When it comes to the conventional wisdom of who owns the bulk of corporate stock in the US equity market, the consensus is simple: at 36% of total, the answer is the US household. This is shown in the chart below.
As an aside we disagree from this simplistic analysis because as is well known, the “Household” category, which is pulled from the Fed’s quarterly Flow of Funds report, is merely a placeholder plug, designed to balance out all the other member categories. What is less known is that entities such as hedge funds use extensive “off the books” leverage (just ask Citadel and its nearly 9x regulatory leverage) to hold far more equities than their capital allows them. Which means that in reality the US household owns far less stock than is believed.
But even if one takes the Fed’s data at face value, what becomes clear is that having owned virtually the entire stock market in 1945, households are now down to nearly their lowest fractional ownership in history, with the rest alloted to mutual, pension and retirement funds.
And it is only going to get worse.
According to a recent analysis by Goldman, in 2014 the US household is on track to withdraw a whopping $430 billion from US corporate stocks. i.e., sell.

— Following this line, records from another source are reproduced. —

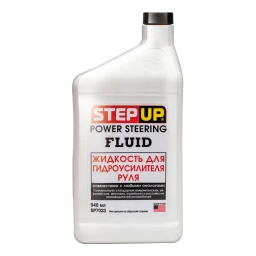 Жидкость для гидроусилителя руля Step Up PSF 0,9 л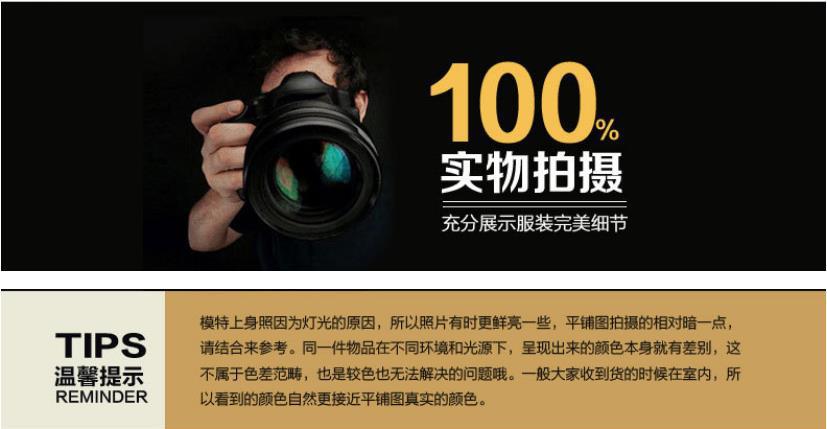 360截图20151215212351212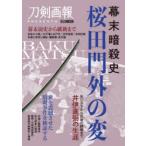 幕末暗殺史桜田門外の変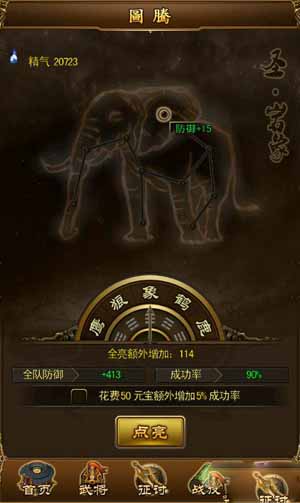 妖姬三国图腾加点攻略 图腾加点解析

This will be the biggest net outflow by the Household group, which has constantly withdrawn cash from equities over the past decade, since the last market peak.
It is understandable why: with baby boomers retiring in droves, and with interest income non-existent, investors are forced to liquidate positions in order to generate, well, liquidity.
Perhaps a more disturbing question is why is the household outflow not bigger? After all it surpassed $1 trillion during the last market peak. Could it be because households just don’t have all that much equity left in a market which is now dominated by a mere tiny fraction of the entire US population?
But the biggest question is with household pulling cash out, who will provide the offsetting inflow into stocks? The answer: corporations of course – the same entity that injected a record $500 billion in stocks in the form of buybacks is set for another bumper year of net inflows, and according to Goldman companies are on par to match their 2013 buyback activity by buying back some $450 billion of their own stock in the coming year.